───── LISTED RECORDS ─────

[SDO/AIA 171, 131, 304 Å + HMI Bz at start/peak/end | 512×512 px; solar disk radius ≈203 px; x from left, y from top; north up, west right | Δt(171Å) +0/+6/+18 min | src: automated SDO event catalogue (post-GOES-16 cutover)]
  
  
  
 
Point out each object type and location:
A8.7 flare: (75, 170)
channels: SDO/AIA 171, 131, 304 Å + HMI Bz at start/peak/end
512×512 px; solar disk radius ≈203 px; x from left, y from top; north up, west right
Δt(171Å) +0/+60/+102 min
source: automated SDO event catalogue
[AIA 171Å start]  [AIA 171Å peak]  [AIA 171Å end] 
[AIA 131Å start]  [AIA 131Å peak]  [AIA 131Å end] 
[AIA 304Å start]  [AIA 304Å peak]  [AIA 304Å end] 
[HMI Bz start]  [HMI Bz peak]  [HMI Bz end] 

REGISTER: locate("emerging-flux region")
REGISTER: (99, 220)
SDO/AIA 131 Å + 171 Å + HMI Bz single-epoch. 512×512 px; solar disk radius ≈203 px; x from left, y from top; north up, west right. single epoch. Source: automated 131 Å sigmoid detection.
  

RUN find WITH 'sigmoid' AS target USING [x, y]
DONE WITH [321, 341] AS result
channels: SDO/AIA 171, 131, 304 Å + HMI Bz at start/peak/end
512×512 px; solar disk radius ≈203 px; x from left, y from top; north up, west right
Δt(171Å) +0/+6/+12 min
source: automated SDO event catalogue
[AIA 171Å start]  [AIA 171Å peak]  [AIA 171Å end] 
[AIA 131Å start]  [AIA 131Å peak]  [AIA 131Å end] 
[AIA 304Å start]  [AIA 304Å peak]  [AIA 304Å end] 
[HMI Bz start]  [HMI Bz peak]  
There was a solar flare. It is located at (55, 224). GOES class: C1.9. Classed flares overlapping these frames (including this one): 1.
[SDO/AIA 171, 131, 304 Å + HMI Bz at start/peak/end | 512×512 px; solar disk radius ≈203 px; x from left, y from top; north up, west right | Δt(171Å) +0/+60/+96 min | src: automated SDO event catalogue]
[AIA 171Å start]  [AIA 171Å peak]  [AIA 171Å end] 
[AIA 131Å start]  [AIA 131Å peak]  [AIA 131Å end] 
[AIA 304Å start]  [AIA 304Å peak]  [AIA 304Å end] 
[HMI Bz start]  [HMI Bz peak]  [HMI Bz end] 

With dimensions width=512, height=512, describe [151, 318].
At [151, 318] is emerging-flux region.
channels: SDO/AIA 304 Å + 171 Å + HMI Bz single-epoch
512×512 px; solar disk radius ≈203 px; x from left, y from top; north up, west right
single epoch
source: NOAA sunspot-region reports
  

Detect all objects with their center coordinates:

─────

DESCRIPTION OF THE TASK ->
Your response should be made up of the lines in the data that contain the word "single".

EXERCISE ANSWER ->
SDO/AIA 131 Å + 171 Å + HMI Bz single-epoch. 512×512 px; solar disk radius ≈203 px; x from left, y from top; north up, west right. single epoch. Source: automated 131 Å sigmoid detection.
channels: SDO/AIA 304 Å + 171 Å + HMI Bz single-epoch
single epoch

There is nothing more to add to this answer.